The same technology, it said can be applied to confront the accelerating antimicrobial resistance crisis.
“But despite most of the estimated five-million deaths from AMR occurring in Africa and Asia, nearly 90% of high-quality bacterial genomes still come from high-income countries, leaving vast blind spots in the regions most affected.
“This is not just a data gap, but a dangerous blind spot because genomic data is accelerating the development tools against antimicrobial resistance.
“The new, and freely available real-time tracking platform amr.watch, launched this year by Oxford University’s Centre for Genomic Pathogen Surveillance (CGPS), had incorporated more than 620,000 microbial genomes, by March 2025, making it possible for scientists and policymakers to visualise how resistant bacterial lineages, and the genes they carry, spread across borders and over time.

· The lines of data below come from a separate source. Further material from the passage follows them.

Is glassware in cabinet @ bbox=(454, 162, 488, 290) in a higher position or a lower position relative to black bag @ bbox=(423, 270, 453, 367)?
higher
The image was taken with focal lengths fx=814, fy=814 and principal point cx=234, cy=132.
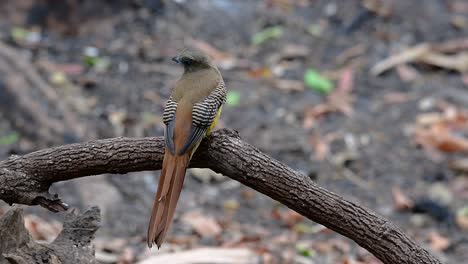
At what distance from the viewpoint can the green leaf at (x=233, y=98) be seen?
799 centimetres

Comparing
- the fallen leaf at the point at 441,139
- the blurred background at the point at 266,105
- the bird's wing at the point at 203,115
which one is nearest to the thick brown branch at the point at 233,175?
the bird's wing at the point at 203,115

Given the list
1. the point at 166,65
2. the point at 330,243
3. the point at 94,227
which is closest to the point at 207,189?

“But even though most African countries have at least one laboratory capable of generating information-rich genomic sequence, amr.watch shows a critical mass of genomes in very few African countries, and many present no data at all.”
According to release, the authors of an opinion piece just published on 21 November 2025, in the Lancet Infectious Diseases state that: “COVID-19 proved what genomic surveillance can do, track threats in real time, guide policy, and save lives, But instead of redirecting this capability toward AMR, one of the biggest health threats of our time, we are letting it slip away.”
Prof. Iruka Okeke, from the University of Ibadan (UI), Nigeria, who was co-author on the report says that not enough resources are available to hospital laboratories that recover bacteria from patients, which need to be fed into genome sequencing.
“This is compromising patient care and AMR because without testing, the right treatments cannot be selected.”
Also, Dr. Beverly Egyir, a sequencing scientist in Ghana, who also contributed to the piece, states that too few of the few isolates that are cultured from African patients reach sequencing facilities and are sequenced.
Okeke agrees, “We do not have a clear picture of which germs circulate on the African continent, where they come from and how they are changing.
“Every genome shared publicly is a piece of the global AMR picture,” said Prof David Aanensen, Director of CGPS and Professor of Genomic Epidemiology at the University of Oxford, who co-developed amr.watch with some of the opinion piece co-authors.
To close important gaps in our understanding, the authors of the opinion piece call for urgent action in four areas: I Sustainable local investment: Sequencing infrastructure that is no longer being used to track COVID-19 and other infectious diseases needs to be pivoted to address the threat of AMR, Global standardization, encouraging the use of harmonized methods, which is easier to do using genomic than other approaches, Trust-based data sharing so that laboratories that do produce data ensure that everyone can use it and they get credit for their work and addressing inequities that make it especially difficult and costly to generate and share genomic data in Africa.
With its own Pathogen Genomics Initiative, which is developing roadmaps for genomic surveillance, and high infectious disease burden, Africa has much of what it needs to be at the fore-front of using genomics to stem the threat of AMR and “securing our future.”